Delegates had already been asked ‘what is data science?’ through MeetUp before attending so the session was started with some brain storming. So, statistics, machine learning, data visualisation, data mining were some of the words that came up, albeit members were prompted for answers by the question, i.e. what does data science mean to you? e.g. machine learning, statistics, data visualisation, data warehousing, data mining etc. and the results showed that ‘etc.’ even had a frequency (I think that could have included me!). Data Science was best summarised by the following Venn Diagram used by Bitly’s Hilary Mason which shows the crossover of skills needed to be the most awesome nerd, or data scientist.
Phil then humorously broke down all the data of people joining the group over time from MeetUp stats before talking about how they came up with an attendance algorithm for the group to work out how many people were going to show up. Quite difficult when you don’t have any historical data, being the first event, so lucky Phil was able to call on a few domain experts, asking organisers of other groups their attendance conversion with the advice to take a bit off if it’s raining.
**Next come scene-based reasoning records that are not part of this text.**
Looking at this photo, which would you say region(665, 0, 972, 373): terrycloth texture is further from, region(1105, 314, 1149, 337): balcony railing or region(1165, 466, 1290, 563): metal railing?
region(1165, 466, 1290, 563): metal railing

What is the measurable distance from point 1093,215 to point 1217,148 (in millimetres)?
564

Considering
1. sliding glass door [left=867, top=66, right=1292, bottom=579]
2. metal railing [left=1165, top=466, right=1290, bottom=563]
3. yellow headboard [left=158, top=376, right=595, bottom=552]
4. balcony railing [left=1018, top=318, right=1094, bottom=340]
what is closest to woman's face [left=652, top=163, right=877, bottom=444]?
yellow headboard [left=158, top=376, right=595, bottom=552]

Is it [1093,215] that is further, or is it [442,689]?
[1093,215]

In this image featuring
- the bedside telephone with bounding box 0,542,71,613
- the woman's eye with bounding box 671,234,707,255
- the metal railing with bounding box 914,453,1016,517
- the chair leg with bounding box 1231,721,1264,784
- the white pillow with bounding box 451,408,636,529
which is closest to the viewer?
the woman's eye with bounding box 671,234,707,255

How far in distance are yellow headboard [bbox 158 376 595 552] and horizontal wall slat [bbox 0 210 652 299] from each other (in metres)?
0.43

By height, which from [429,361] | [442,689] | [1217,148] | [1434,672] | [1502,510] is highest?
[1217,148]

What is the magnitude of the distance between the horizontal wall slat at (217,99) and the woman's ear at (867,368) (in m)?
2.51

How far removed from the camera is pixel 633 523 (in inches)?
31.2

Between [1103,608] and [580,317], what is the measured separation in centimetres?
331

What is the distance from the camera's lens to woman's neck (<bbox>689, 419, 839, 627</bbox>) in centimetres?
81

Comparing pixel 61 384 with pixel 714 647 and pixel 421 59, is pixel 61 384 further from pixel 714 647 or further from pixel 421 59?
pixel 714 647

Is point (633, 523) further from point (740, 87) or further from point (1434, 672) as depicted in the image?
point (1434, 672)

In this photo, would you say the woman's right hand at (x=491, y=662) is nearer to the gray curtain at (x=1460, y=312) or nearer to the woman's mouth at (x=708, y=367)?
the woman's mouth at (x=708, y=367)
Then the pizza algorithm to assess how much pizza should be bought which looks at how many people are male, how many are female and how many are students! So the first sample of data for Data Science Melbourne is the most important to be able to predict attendance, pizza consumption and so on for future events and entirely relevant to data science and the group, the first step of machine learning.
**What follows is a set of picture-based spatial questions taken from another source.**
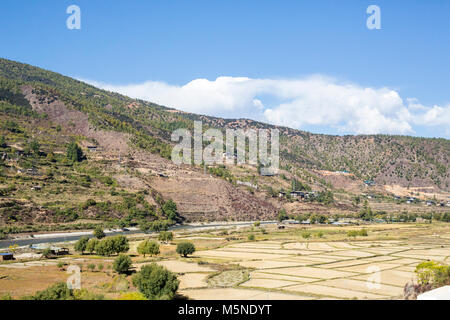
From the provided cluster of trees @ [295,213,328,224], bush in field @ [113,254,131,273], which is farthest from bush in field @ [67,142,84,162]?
bush in field @ [113,254,131,273]

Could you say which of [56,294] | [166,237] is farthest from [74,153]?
[56,294]

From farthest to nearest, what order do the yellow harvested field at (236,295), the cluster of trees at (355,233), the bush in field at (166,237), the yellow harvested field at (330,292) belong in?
the cluster of trees at (355,233)
the bush in field at (166,237)
the yellow harvested field at (330,292)
the yellow harvested field at (236,295)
Jeremy Howard is originally from Melbourne but spends most of his time in Silicon Valley where most of the world’s data driven start ups are located, off the back of two successful start ups of his own after pitching to SF Venture Capitalists and securing $11m, an amount that dictates that VCs generally want you in kicking distance. After selling the second of his start ups, Howard attended an R MeetUp group where he was introduced to Kaggle competitions for predictive modelling which he says whilst cool, it was a terrifying prospect as having ran his own business for ten years, people could have possibly found out that he was no good at what he was talking about.
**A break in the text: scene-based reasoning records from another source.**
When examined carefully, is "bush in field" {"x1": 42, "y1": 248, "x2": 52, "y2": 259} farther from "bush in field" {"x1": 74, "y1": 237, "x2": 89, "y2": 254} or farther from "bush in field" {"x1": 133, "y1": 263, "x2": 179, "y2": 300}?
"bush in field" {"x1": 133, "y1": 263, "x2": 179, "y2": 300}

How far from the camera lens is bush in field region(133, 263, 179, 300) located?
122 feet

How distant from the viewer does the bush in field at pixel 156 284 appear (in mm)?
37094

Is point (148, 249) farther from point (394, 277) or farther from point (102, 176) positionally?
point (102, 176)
It turned out that Howard won two out of the first three competitions that he entered and by the time he returned to the R MeetUp group, he was top of the world rankings for Kaggle competitions despite his lack of technical training and gave a ‘brain dump’ on how he does what he does, part of which was Random Forests, a class of machine learning algorithms which has been around since 1999 which Howard used to win competitions. After this session various start ups used the Random Forest Algorithm commercially as well as people using it for Kaggle competitions. Howard later became the first angel investor for Kaggle and nowadays spends his time as Data Strategist for Khosla Ventures, is also a Research Scientist and the University of San Francisco, Faculty at Singularity University, Mountain View, California and is also a Young Global Leader at the World Economic Forum.
What Howard discovered with Kaggle is that a small number of people were using Random Forest or Deep Learning Algorithms with lots of brain storming as a team to win competitions again and again and allowing algorithms to do the filtering and now Howard is planning the launch of a new start up focussed on building the software that puts algorithms and processes in place and makes them available to everyone regardless of statistical or coding knowledge.
To try and keep post length in check, I’ll be outlining the main content of Jeremy’s presentation in a separate post but it just remains to thank the organisers of the Data Science Melbourne group and wish the very best of luck in it’s success – an awesome start!